The explanation opens with: “You can, to an extent – it has been shown that (for example) bilingual people and people who keep their brain active can” It then elaborates by presenting a contrasting perspective, ultimately building toward a complete picture across 3 connected points.

How This Compares in Human Body

Ranked #205 of 500 Human Body questions by answer depth (top 42%). This falls in the detailed tier — above average depth. The explanation goes beyond surface-level but keeps things accessible.

Frequently Asked Questions

Is there a simple explanation for why you fight dementia by training your brain?

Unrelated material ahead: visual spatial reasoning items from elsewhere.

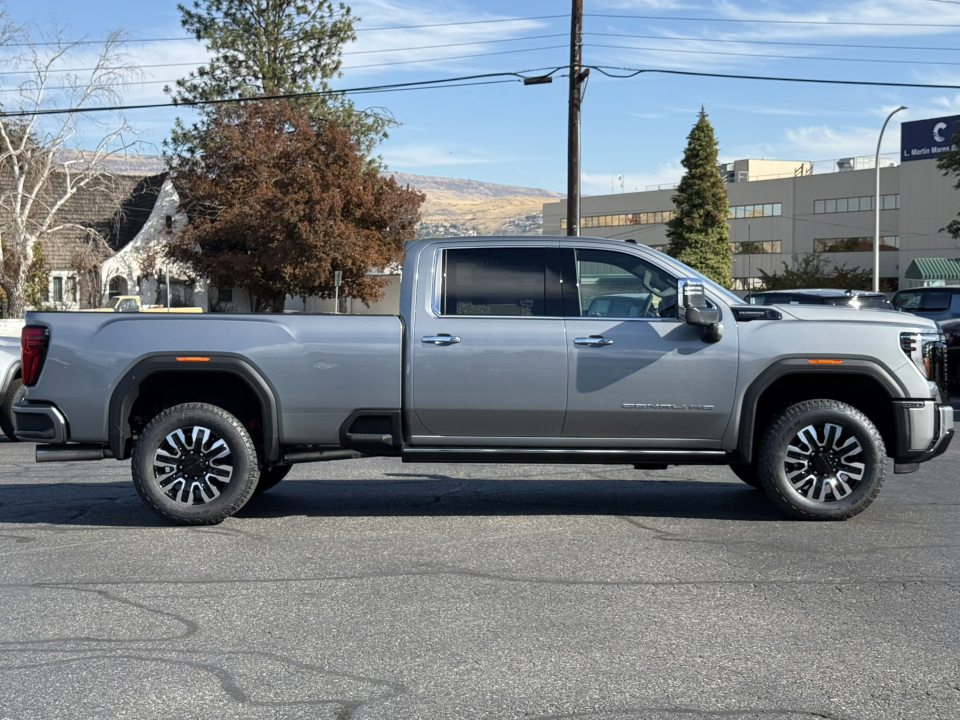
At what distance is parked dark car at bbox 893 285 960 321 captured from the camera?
69.6 ft

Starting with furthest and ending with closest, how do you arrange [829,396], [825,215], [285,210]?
1. [825,215]
2. [285,210]
3. [829,396]

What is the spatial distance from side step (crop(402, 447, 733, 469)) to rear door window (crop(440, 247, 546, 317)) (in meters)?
0.97

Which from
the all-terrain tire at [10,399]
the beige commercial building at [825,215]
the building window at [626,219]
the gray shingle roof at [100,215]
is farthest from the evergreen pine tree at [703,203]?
the all-terrain tire at [10,399]

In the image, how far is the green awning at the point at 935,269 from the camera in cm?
6200

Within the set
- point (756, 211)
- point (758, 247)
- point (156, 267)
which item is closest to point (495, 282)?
point (156, 267)

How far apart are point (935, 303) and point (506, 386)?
52.9 feet

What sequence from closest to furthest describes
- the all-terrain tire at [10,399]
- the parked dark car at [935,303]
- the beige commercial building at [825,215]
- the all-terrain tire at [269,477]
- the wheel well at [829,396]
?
1. the wheel well at [829,396]
2. the all-terrain tire at [269,477]
3. the all-terrain tire at [10,399]
4. the parked dark car at [935,303]
5. the beige commercial building at [825,215]

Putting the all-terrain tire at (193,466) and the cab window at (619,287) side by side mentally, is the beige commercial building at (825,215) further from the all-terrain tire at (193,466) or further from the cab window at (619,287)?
the all-terrain tire at (193,466)

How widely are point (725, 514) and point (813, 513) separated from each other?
75 cm

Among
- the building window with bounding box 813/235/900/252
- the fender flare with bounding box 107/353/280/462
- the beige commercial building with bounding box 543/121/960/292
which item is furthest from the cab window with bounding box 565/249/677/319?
the building window with bounding box 813/235/900/252

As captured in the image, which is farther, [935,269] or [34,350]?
[935,269]

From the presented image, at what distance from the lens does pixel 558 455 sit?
25.9ft

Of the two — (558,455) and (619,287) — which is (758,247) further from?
(558,455)

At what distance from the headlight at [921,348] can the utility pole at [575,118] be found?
59.3 feet
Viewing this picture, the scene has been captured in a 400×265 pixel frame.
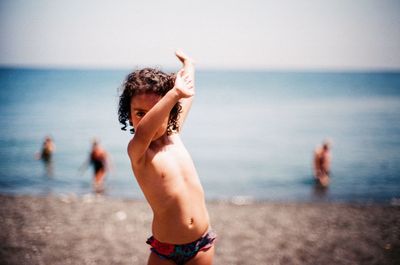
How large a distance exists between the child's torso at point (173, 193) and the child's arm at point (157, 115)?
206 mm

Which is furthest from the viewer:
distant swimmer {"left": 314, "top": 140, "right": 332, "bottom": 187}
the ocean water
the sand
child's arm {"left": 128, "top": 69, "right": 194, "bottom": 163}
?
distant swimmer {"left": 314, "top": 140, "right": 332, "bottom": 187}

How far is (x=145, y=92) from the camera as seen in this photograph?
7.46 feet

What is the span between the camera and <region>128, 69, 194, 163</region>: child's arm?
1.98 m

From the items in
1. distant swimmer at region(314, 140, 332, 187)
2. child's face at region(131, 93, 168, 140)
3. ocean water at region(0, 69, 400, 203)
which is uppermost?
child's face at region(131, 93, 168, 140)

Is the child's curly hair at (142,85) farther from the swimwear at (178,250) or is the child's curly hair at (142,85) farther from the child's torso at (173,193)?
the swimwear at (178,250)

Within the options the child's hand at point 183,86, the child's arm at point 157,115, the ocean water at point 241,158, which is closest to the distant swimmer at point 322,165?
the ocean water at point 241,158

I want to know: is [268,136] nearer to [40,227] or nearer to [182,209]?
[40,227]

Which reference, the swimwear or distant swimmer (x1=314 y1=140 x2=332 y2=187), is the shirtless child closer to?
the swimwear

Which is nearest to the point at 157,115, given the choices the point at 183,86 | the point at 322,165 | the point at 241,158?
the point at 183,86

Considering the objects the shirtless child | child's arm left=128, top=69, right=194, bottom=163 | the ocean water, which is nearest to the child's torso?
the shirtless child

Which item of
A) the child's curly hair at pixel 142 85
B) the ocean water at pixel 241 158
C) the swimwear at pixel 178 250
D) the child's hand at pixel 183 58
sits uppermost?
the child's hand at pixel 183 58

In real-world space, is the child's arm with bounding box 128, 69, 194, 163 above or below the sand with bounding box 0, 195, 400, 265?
above

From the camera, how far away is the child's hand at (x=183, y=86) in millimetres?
2010

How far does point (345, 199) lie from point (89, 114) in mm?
34695
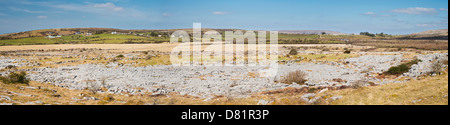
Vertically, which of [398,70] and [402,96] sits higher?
[398,70]

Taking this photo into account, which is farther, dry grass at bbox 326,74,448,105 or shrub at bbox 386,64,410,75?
shrub at bbox 386,64,410,75

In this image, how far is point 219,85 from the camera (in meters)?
21.5

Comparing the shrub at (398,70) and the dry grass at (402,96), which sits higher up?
the shrub at (398,70)

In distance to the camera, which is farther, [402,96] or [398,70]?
[398,70]

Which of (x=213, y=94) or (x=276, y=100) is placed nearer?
(x=276, y=100)

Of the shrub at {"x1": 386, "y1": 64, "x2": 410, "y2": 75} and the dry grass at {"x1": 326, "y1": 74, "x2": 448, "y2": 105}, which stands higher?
the shrub at {"x1": 386, "y1": 64, "x2": 410, "y2": 75}

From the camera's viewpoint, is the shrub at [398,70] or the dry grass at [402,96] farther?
→ the shrub at [398,70]
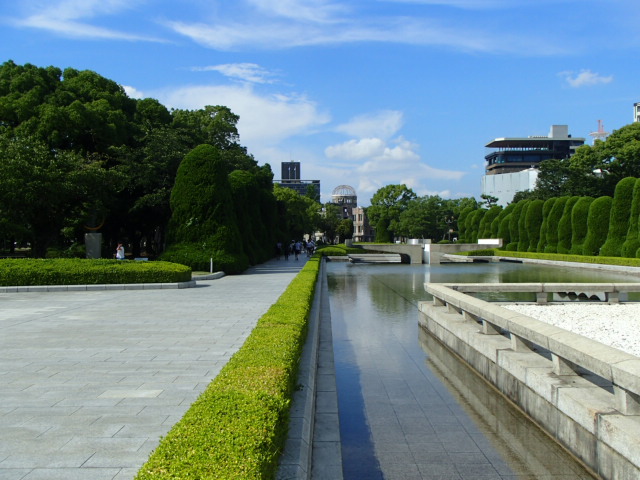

You can, to an extent – it has been shown that (for example) bilingual people and people who keep their brain active can fight off the *effects* of dementia for longer. But a lot of types of dementia (like Alzheimer's disease) mean your brain is…

How detailed is this explanation compared to similar Human Body questions?

This is an above-average answer at 71 words, ranked #205 of 500 Human Body questions by depth. The key concepts covered are people, brain, dementia.

What approach does this answer take to explain you fight dementia by training your brain?

The explanation uses concrete examples and contrasting perspectives across 71 words. It is categorized under Human Body and addresses the question through 2 analytical lenses.